Introduction: Single Port Access (SPA) has been gaining popularity among patients due to the cosmotic benefits. SPA contradicts the basic rules for laparoscopic ports insertion locations. Special articulating instruments are expensive and adds more dollars to the health care bills.
Materials and Methods: In our institution we performed 21 single port access using the regular straight laparopscopic instruments. A 30 degree scope was used for visualization. Three trocars (one 15 mm and two 5 mm) were inserted in a one and half inches incision. The placement of the incision was either in the umbilical scar or in the left upper quadrant. The pars flaccida technique was used. Intracorporeal stitching was the tecnique used to anchor the stomach and the band.

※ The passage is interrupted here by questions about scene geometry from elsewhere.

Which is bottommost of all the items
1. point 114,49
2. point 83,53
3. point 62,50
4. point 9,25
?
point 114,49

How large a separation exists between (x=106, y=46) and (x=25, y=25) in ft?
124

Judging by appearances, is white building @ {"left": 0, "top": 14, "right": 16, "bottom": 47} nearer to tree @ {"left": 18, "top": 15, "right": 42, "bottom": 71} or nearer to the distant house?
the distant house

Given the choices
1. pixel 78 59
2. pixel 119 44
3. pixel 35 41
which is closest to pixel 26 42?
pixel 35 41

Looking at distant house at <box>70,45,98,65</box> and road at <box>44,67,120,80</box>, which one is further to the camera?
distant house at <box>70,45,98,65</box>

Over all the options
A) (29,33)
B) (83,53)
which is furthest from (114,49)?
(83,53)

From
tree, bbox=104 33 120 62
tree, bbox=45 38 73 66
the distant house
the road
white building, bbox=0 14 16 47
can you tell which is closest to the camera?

Results: Twenty one morbidly obese patients received SPA for Laparoscopic Adjustable Gastric Banding (LAGB). All patients were females with a mean age of 38.2 years. Their mean BMI was 45.4 kg/m2. Mean operative time was 68.4 minutes. No operative or postoperative mortality or morbidity. Extra long bariatric laparoscopic instruments were used in patients who had SPA umbilical incision (no special instruments were ordered).
Patients were very satisfied with the cosmetic results.
Conclusion: Single Port Access for Laparoscopic Adjustable Gastric Banding in the morbidly obese is feasible and possible. It is safe and aesthetically pleasing to the patients without increasing their health care costs.